The Commission also aims to introduce several mandatory product design requirements to enhance the quality, durability and environmental performance of textiles. It further aims to address the presence of hazardous substances used in textile products under REACH. It will consider revisions in laws to achieve zero pollution ambition besides addressing the issue of microplastic pollution. For this, it will review the manufacturing processes, pre-washing at industrial manufacturing plants, labeling and the promotion of innovative materials.
Encouraging on-demand manufacturing
Under the draft Ecodesign for Sustainable Products Regulation, the Commission proposes to make large companies responsible for publicly reporting the number of products they discard and destroy, including their approach to reusing, recycling, incinerating and land-filling. It also plans to introduce a ban on the destruction of unsold products, including appropriate unsold or returned textiles.
Additionally, the Commission aims to reduce returns of online purchases by encouraging on-demand manufacturing through digital precision technologies.
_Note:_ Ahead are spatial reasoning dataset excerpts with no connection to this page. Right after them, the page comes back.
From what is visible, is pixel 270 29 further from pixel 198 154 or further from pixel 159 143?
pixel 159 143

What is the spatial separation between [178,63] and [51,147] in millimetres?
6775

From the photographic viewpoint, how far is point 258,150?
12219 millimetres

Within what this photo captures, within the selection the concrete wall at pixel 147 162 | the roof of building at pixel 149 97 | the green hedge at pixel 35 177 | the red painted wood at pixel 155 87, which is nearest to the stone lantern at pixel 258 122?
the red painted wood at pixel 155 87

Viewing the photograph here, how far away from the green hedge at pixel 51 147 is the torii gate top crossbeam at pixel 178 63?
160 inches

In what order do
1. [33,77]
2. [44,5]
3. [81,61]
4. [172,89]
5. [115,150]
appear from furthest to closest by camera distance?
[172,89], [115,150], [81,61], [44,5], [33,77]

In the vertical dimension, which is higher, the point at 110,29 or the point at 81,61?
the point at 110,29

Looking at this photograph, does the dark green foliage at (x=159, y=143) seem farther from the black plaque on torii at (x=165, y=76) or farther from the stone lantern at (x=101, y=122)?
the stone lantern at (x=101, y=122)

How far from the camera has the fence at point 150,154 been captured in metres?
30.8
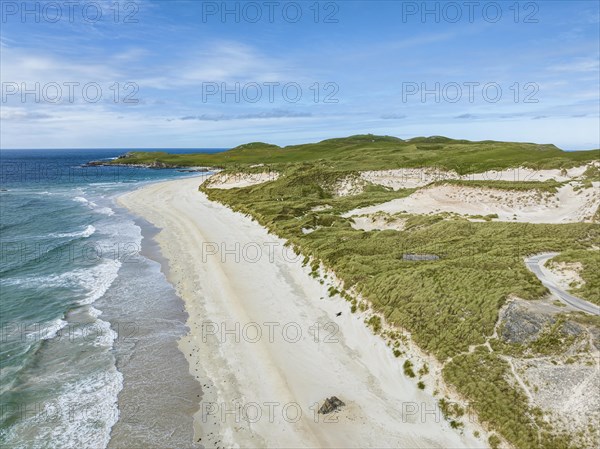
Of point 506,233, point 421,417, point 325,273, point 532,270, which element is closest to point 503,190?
point 506,233

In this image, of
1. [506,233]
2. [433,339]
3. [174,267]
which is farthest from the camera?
[174,267]

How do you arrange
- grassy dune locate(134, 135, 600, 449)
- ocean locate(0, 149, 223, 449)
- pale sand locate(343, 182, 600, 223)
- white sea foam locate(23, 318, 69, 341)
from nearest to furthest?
grassy dune locate(134, 135, 600, 449) → ocean locate(0, 149, 223, 449) → white sea foam locate(23, 318, 69, 341) → pale sand locate(343, 182, 600, 223)

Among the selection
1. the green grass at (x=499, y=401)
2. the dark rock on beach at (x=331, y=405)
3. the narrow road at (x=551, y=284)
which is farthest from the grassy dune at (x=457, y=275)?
the dark rock on beach at (x=331, y=405)

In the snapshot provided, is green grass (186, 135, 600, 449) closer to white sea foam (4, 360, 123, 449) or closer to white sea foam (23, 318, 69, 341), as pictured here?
white sea foam (4, 360, 123, 449)

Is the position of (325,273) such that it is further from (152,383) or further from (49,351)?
(49,351)

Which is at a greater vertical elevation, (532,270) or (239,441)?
(532,270)

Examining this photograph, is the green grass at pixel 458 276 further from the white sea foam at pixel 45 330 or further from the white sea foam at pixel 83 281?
the white sea foam at pixel 45 330

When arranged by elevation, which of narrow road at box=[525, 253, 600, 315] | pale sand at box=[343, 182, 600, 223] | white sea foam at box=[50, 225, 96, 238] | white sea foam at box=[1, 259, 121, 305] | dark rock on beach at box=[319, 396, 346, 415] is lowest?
dark rock on beach at box=[319, 396, 346, 415]

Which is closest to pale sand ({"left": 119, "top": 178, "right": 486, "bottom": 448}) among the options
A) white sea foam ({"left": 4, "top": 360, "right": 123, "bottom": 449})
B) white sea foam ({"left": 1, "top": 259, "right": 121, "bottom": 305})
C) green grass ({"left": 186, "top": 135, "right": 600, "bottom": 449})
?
green grass ({"left": 186, "top": 135, "right": 600, "bottom": 449})
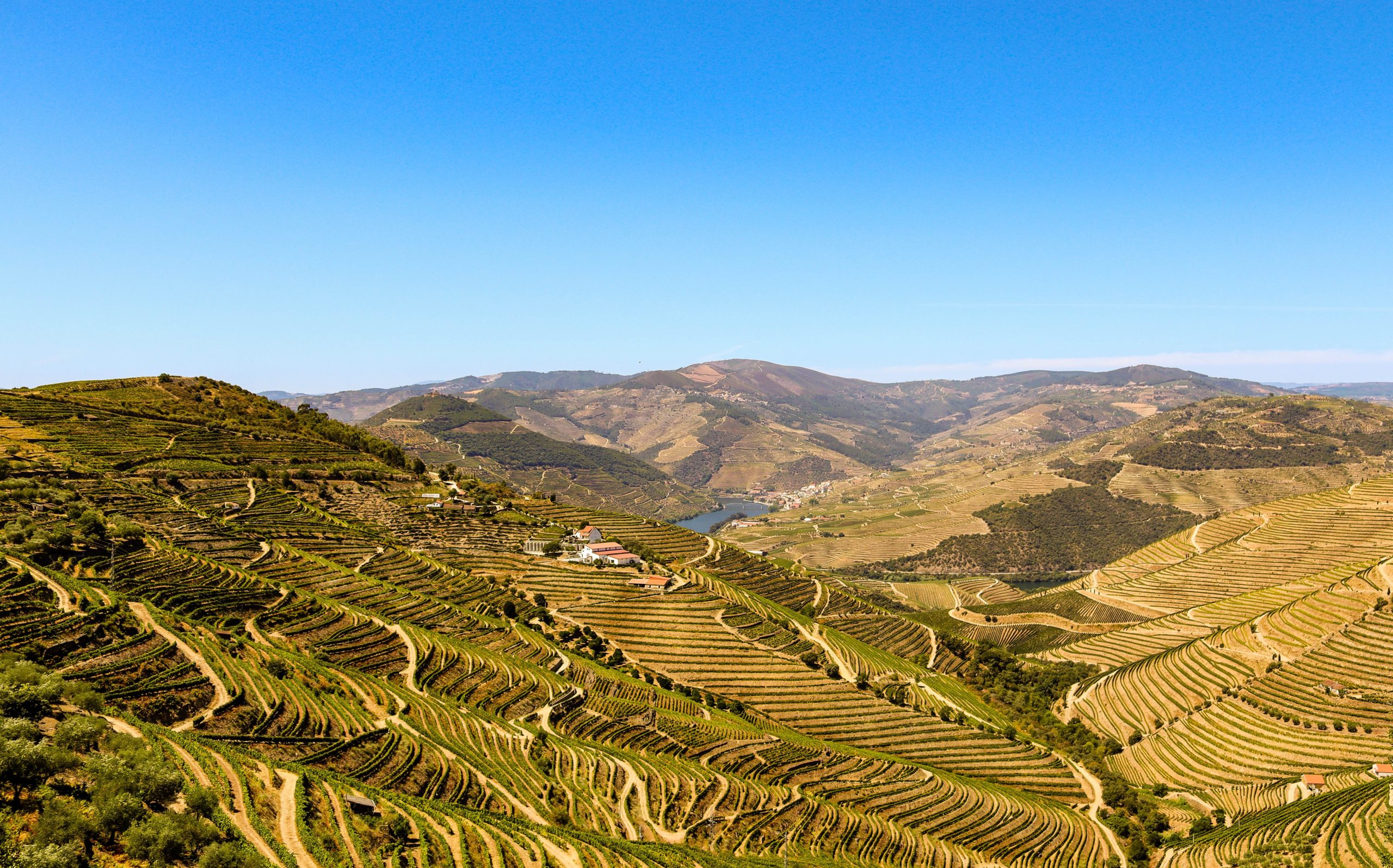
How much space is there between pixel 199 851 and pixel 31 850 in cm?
494

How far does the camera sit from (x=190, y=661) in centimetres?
3938

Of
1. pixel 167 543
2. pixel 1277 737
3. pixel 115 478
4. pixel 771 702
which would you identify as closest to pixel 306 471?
pixel 115 478

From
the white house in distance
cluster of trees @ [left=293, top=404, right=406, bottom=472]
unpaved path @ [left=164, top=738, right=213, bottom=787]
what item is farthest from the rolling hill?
cluster of trees @ [left=293, top=404, right=406, bottom=472]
It plans to introduce Digital Product Passports for textiles. These passports would enable provision of more information about a product to consumers and other entities in the supply chain.
Amend unfair laws
The Commission proposes to amend the Consumer Rights Directive to oblige traders to provide consumers with information on the durability and reparability of products. It aims to amend the Unfair Commercial Practices Directive and practices to include excessively broad unverified environmental claims and products that limit their durability.
Introduce EPR scheme
Another proposal is to introduce extended producer responsibility (EPR) scheme for managing textiles waste. This will require member states to establish separate collections for textile waste by January 01, 2025. The Commission proposes to eco-modulate fees in the forthcoming revision of the Waste Framework Directive. Eco-modulation enables textile producers to pay EPR based on the environmental performance of their products. This helps incentivize the design and production of more environmentally-friendly products.
Initiatives by the UK government
From March 2021, the UK government has been encouraging the development of durable textiles products that are easy to reuse, repair and recycle. It aims to introduce an EPR scheme for textiles that will introduce new measures for development of betters for consumers.
The CMA is currently reviewing compliance to environmental laws in the fashion retail sector. The results of these reviews to further encourage people to buy recycled garments that are more durable and sustainable.